Text provided -
——

It can be noted that many of these duties are similar to the existing requirements imposed by the Central Bank of Ireland on non-UCITS funds. This means that while amendments will typically be required to the custody agreements applicable to existing Irish non-UCITS, such as QIFs, once the AIFMD becomes effective and while this will result in amendments to the existing arrangements and practices of Irish custodians, these will generally not involve an unduly extensive level of additional work. It also means that Irish based custodians are ideally equipped to service non-Irish AIFs appointing depositaries for the first time, where they can satisfy the necessary criteria for the location of the relevant depositary37. It can be noted that the primary additional duties include the specific new obligations regarding the requirements on the depositary with regard to cash monitoring (including opening of accounts) and ensuring all subscription payments have in fact been received. The AIF Rulebook also specifically details the tasks38 and operating conditions39 applicable to depositaries in Ireland. Among these are a specific obligation to notify the Central Bank of any material breach of applicable legislation (including the AIFMD)40, to ensure that it does not have directors in common with the board of an AIFM it provides services to41 and to decline to permit performance fees to be paid until these have been verified by the depositary or an entity it has approved42.
The AIFMD prohibits delegation by a depositary of its duties, except those relating to safe-keeping or verification of ownership of assets43. In practice this permits the establishment of an effective sub-custody network while ensuring that the duly appointed depositary does retain primary responsibility (and liability44). In addition delegation, to the limited extent that it is permitted, is subject to a series of conditions. These include that there is an objective reason for the delegation and that it is not being appointed in a bid to avoid the requirements of the AIFMD.

——

Given information -
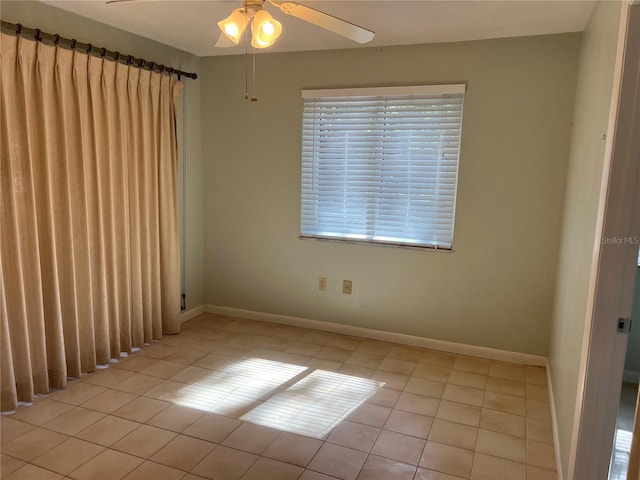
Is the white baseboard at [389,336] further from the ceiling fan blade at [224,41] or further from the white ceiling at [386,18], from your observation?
the ceiling fan blade at [224,41]

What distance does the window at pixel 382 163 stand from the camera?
338cm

——

Work to complete -
(1) Retype the passage on depositaries, everything from "The AIFMD prohibits" down to "of the AIFMD.".
(2) According to the passage on depositaries, which duties does the AIFMD allow a depositary to delegate?
The material comes from a separate source.

Solutions below -
(1)
The AIFMD prohibits delegation by a depositary of its duties, except those relating to safe-keeping or verification of ownership of assets43. In practice this permits the establishment of an effective sub-custody network while ensuring that the duly appointed depositary does retain primary responsibility (and liability44). In addition delegation, to the limited extent that it is permitted, is subject to a series of conditions. These include that there is an objective reason for the delegation and that it is not being appointed in a bid to avoid the requirements of the AIFMD.

(2) Those relating to safe-keeping or verification of ownership of assets.